During the Wayne years there were open-to-the-public birthday parties for Misty
with carrot necklaces and a cake decorated with upright carrots instead of
candles, as well as cake for the human celebrators, too. Misty would perform
the repertoire of tricks which Sid Henry has taught her, such as balancing her
forelegs on a stool and shaking “hands” with visitors. She gave uncounted rides to thrilled children. Misty often
traveled to Marguerite’s speaking engagements, most notably one year to the American Library
Association convention in Grand Rapids, Michigan, where she rode the hotel
elevator, stood in on a meeting and attended a cocktail party with the
president of her publishing house, Rand McNally. She was indeed the most famous
horse in the world. But time marched on and as Misty matured the Henrys honored
their agreement with her Chincoteague owners. Misty was shipped back to the
Virginia seacoast where she could be bred and live with her own kind. Misty had
three foals, and even played a bit part in the filming on Chincoteague of her
own life story, the 1961 movie
Misty. She died in 1972 at the age of twenty-six, and is preserved, mounted and on
display there for
The cold-around-the-heart sadness that Marguerite felt at the loss of her
beloved pony was only made worse when Jiggs went off to the Grand Canyon to
star in the movie of Brighty and when Friday grew so lonesome they decided to
board him out where he could once again be around children and riders. As she
approached the age of sixty Marguerite mused upon children She wrote, “To Sid’s and my surprise we had no chick or child of our own, even though we both came
from large families. So I spent my young married years in the lively pursuit of
word-chasing. And now in my ungrandmotherly years … I am instead taking care of the children I never had.” She received vast volumes of fan mail, most of it from children, some of whom
shared their personal troubles and all of whom Marguerite tried to encourage
and inspire. For many years she responded to her mail personally, and even when
she finally accepted help, she insisted on editing every piece.

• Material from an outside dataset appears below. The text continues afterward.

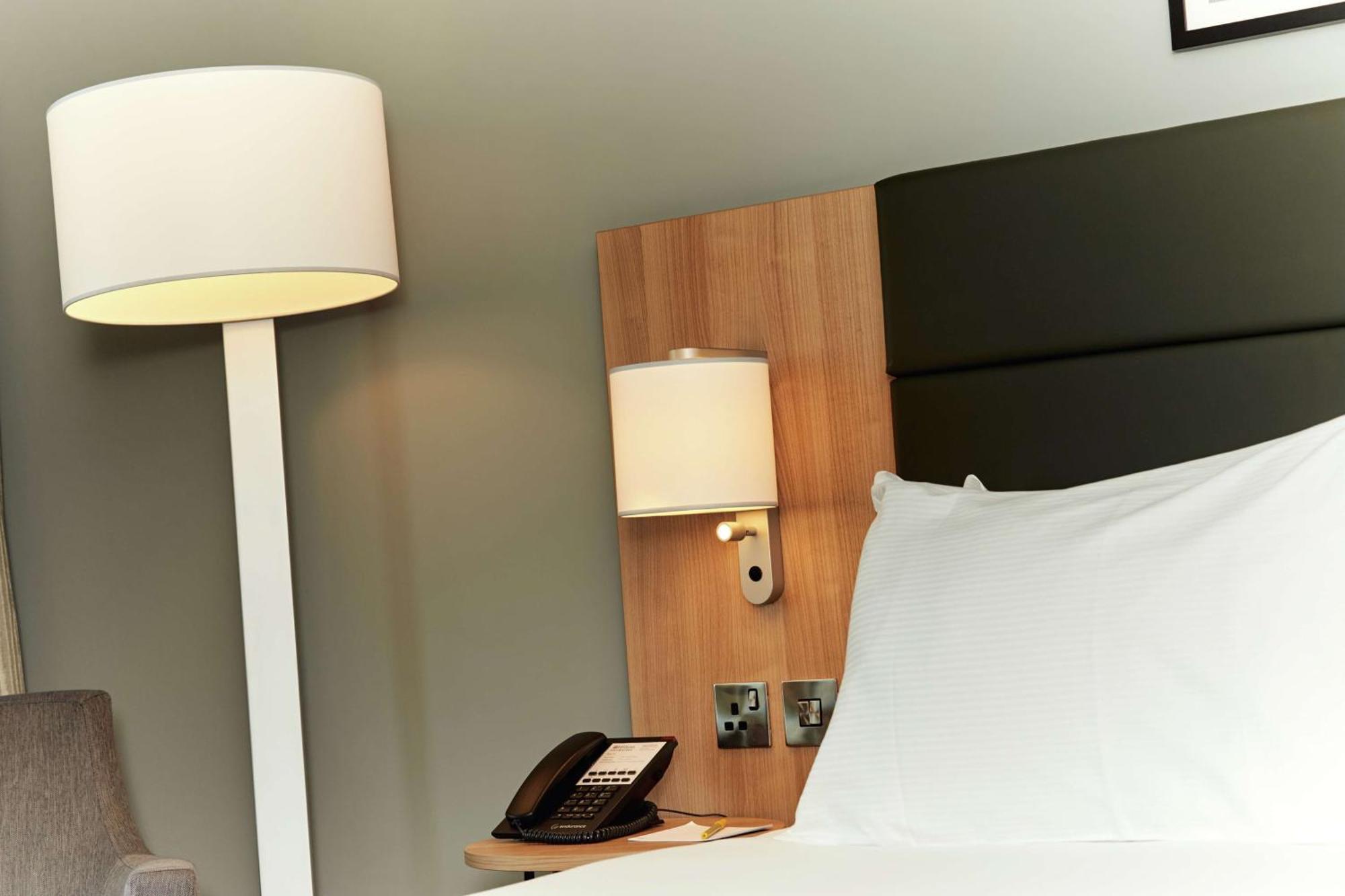Hilton Garden Racecourse Hotel Doncaster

A nose for a good plot and the discipline and resources to research thoroughly
do not, of course, assure success for a children’s author. By all accounts Marguerite’s genius was her own sense of childlike wonder through which she consistently
viewed the world. To her a horse was not just a very large, warm pet or a
working machine. “…here is an animal which weighs more than half a ton, often more. His strength is
known the world over. In this space age engineers still classify a machine by
the amount of horsepower it can deliver. …[and yet a horse] can be led about by a piece of string if he has been wisely
trained. This to me is a constant source of wonder and challenge.”

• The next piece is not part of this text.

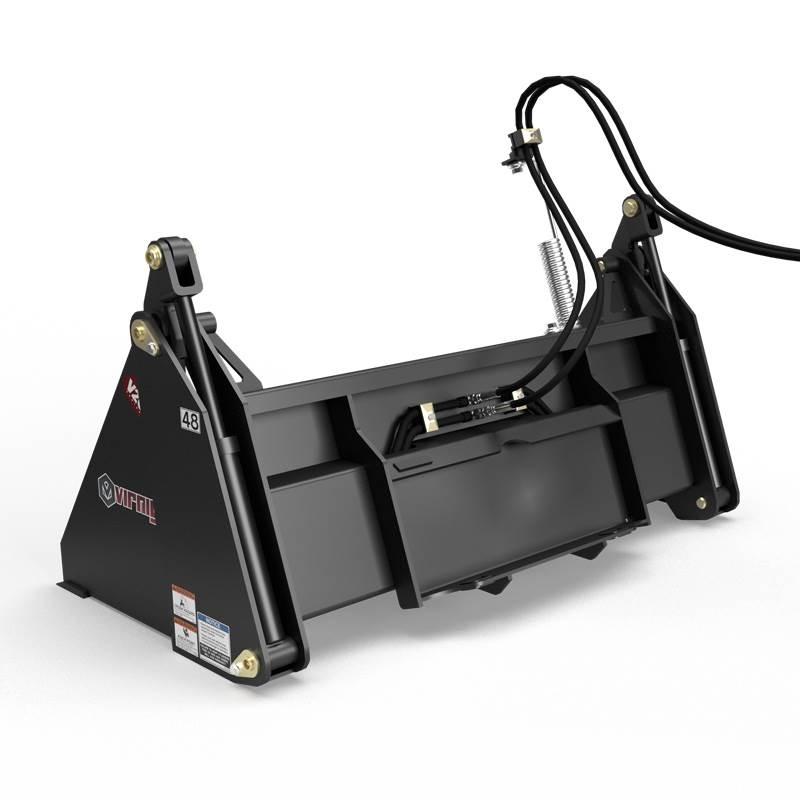 Virnig CMP48 Transport Sonstige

Although she continued to write enormously popular books, many about horses, but
others about other animals, she and Sid relocated to a home on a golf course in
Rancho Santa Fe, California, where he died in 1987. Marguerite continued to
write books for children until her death in 1997. She once said, about life, “You’ve got to find someone to share the miracle, quickly, before it is gone,” and she was one to take her own advice.
She received the American Library Association’s Newbery Medal in 1949 for King of the Wind and Newbery Honor Awards for Justin Morgan Had a Horse and Misty of Chincoteague.